[Spatial items tied to pictures]
..........
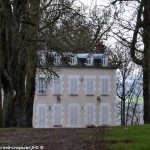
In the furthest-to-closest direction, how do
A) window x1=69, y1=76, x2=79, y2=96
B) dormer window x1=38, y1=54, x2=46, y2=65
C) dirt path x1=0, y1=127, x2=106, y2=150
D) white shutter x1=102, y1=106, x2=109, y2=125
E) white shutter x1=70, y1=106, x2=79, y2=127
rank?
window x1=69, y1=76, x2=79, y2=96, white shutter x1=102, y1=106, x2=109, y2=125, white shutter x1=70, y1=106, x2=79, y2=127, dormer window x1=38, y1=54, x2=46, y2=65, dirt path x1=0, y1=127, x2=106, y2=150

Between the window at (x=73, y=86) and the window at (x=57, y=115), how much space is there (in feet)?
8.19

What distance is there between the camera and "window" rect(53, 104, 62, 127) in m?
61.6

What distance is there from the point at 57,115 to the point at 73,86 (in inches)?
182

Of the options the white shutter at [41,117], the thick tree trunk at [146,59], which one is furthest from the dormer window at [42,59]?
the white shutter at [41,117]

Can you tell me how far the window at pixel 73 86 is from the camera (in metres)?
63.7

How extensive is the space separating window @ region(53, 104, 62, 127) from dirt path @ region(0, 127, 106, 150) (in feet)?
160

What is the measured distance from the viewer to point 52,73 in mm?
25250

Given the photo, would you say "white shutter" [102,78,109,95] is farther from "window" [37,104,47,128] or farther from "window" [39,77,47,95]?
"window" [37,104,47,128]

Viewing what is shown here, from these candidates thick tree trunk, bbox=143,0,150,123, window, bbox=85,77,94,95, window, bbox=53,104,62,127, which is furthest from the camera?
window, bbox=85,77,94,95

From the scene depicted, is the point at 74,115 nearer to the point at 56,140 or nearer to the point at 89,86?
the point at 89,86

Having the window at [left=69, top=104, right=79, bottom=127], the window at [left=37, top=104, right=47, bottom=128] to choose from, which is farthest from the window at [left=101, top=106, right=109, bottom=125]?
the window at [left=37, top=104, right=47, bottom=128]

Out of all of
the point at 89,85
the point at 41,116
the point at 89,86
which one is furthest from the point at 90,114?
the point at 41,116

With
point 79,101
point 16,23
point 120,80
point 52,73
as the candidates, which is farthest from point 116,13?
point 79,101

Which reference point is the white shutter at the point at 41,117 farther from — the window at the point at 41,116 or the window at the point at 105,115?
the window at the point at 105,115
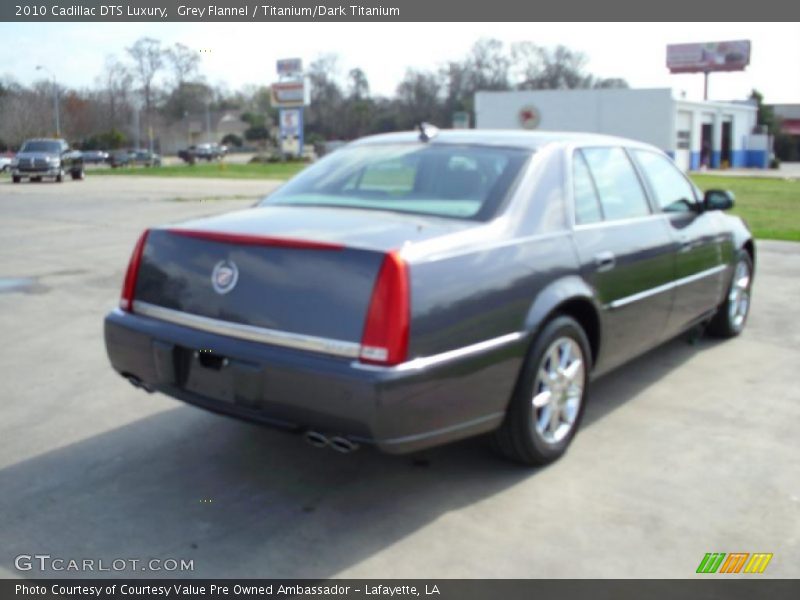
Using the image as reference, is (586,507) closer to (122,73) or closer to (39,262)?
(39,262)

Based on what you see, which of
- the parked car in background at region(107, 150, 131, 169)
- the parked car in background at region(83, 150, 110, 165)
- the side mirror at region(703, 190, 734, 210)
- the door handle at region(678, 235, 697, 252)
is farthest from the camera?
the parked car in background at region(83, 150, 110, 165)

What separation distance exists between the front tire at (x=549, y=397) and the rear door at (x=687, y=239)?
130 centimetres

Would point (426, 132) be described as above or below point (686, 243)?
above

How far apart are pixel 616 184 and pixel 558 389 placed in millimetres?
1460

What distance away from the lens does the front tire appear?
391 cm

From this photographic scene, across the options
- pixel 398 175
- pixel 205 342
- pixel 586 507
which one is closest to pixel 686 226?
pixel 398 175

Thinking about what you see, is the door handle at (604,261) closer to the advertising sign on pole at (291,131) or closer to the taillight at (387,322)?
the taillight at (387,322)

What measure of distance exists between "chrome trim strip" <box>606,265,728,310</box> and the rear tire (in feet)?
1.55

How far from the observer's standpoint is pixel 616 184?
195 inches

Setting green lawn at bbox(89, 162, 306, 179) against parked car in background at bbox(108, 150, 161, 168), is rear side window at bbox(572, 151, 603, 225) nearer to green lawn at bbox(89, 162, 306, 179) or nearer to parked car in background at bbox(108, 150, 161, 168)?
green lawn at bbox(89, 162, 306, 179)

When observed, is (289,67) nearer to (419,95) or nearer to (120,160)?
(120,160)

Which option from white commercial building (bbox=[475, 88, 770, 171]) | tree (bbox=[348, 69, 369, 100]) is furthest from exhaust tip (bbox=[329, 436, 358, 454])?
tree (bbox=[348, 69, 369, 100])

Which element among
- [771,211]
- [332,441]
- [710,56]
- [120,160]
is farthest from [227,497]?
..........
**The request:** Render every item above as a JSON list of strings, with one string per line and no blank lines. Leave the picture lines out.

**Expected answer:**
[
  "In the furthest-to-closest direction, how do",
  "A) window x1=69, y1=76, x2=79, y2=96",
  "B) dormer window x1=38, y1=54, x2=46, y2=65",
  "C) dirt path x1=0, y1=127, x2=106, y2=150",
  "D) white shutter x1=102, y1=106, x2=109, y2=125",
  "E) white shutter x1=70, y1=106, x2=79, y2=127",
  "rank?",
  "window x1=69, y1=76, x2=79, y2=96, white shutter x1=102, y1=106, x2=109, y2=125, white shutter x1=70, y1=106, x2=79, y2=127, dormer window x1=38, y1=54, x2=46, y2=65, dirt path x1=0, y1=127, x2=106, y2=150",
  "Between the window at (x=73, y=86) and the window at (x=57, y=115), how much space is there (in feet)?",
  "8.19",
  "What distance is there between the camera and \"window\" rect(53, 104, 62, 127) in m?",
  "61.6",
  "What distance is there from the point at 57,115 to the point at 73,86 (in inches)?",
  "182",
  "Of the options the white shutter at [41,117], the thick tree trunk at [146,59], which one is furthest from the dormer window at [42,59]?",
  "the white shutter at [41,117]",
  "Can you tell me how far the window at pixel 73 86 is from the camera (in metres)?",
  "63.7",
  "How extensive is the space separating window @ region(53, 104, 62, 127) from dirt path @ region(0, 127, 106, 150) (in feet)?",
  "160",
  "What is the measured distance from the viewer to point 52,73 in mm?",
  "25250",
  "Given the photo, would you say \"white shutter\" [102,78,109,95] is farther from \"window\" [37,104,47,128] or farther from \"window\" [39,77,47,95]?",
  "\"window\" [37,104,47,128]",
  "Viewing what is shown here, from these candidates thick tree trunk, bbox=143,0,150,123, window, bbox=85,77,94,95, window, bbox=53,104,62,127, which is furthest from the camera?",
  "window, bbox=85,77,94,95",
  "From the scene depicted, is the point at 74,115 nearer to the point at 56,140 or nearer to the point at 89,86?",
  "the point at 89,86",
  "Having the window at [left=69, top=104, right=79, bottom=127], the window at [left=37, top=104, right=47, bottom=128] to choose from, which is farthest from the window at [left=101, top=106, right=109, bottom=125]?",
  "the window at [left=37, top=104, right=47, bottom=128]",
  "Out of all of",
  "the point at 89,85",
  "the point at 41,116",
  "the point at 89,86",
  "which one is furthest from the point at 90,114?",
  "the point at 41,116",
  "With",
  "point 79,101",
  "point 16,23",
  "point 120,80",
  "point 52,73",
  "as the candidates, which is farthest from point 116,13?",
  "point 79,101",
  "Which reference point is the white shutter at the point at 41,117 farther from — the window at the point at 41,116 or the window at the point at 105,115?",
  "the window at the point at 105,115",
  "Using the image as reference, is (586,507) closer to (122,73) or closer to (39,262)?",
  "(39,262)",
  "Based on what you see, which of",
  "- the parked car in background at region(107, 150, 131, 169)",
  "- the parked car in background at region(83, 150, 110, 165)",
  "- the side mirror at region(703, 190, 734, 210)",
  "- the door handle at region(678, 235, 697, 252)",
  "is farthest from the camera?",
  "the parked car in background at region(83, 150, 110, 165)",
  "What separation distance exists between the front tire at (x=549, y=397) and the rear door at (x=687, y=239)?",
  "130 centimetres",
  "Would point (426, 132) be described as above or below point (686, 243)?",
  "above",
  "How far apart are pixel 616 184 and pixel 558 389 placed in millimetres?",
  "1460",
  "What distance away from the lens does the front tire appear?",
  "391 cm",
  "From this photographic scene, across the options",
  "- pixel 398 175",
  "- pixel 205 342",
  "- pixel 586 507",
  "which one is closest to pixel 686 226?",
  "pixel 398 175",
  "Thinking about what you see, is the door handle at (604,261) closer to the advertising sign on pole at (291,131) or closer to the taillight at (387,322)?",
  "the taillight at (387,322)",
  "What measure of distance exists between \"chrome trim strip\" <box>606,265,728,310</box> and the rear tire (in feet)?",
  "1.55",
  "How far from the observer's standpoint is pixel 616 184?",
  "195 inches",
  "Setting green lawn at bbox(89, 162, 306, 179) against parked car in background at bbox(108, 150, 161, 168), is rear side window at bbox(572, 151, 603, 225) nearer to green lawn at bbox(89, 162, 306, 179) or nearer to parked car in background at bbox(108, 150, 161, 168)?",
  "green lawn at bbox(89, 162, 306, 179)",
  "When observed, is (289,67) nearer to (419,95) or nearer to (120,160)?",
  "(120,160)",
  "Which option from white commercial building (bbox=[475, 88, 770, 171]) | tree (bbox=[348, 69, 369, 100]) is furthest from exhaust tip (bbox=[329, 436, 358, 454])?",
  "tree (bbox=[348, 69, 369, 100])",
  "Which element among",
  "- [771,211]",
  "- [332,441]",
  "- [710,56]",
  "- [120,160]",
  "is farthest from [227,497]?"
]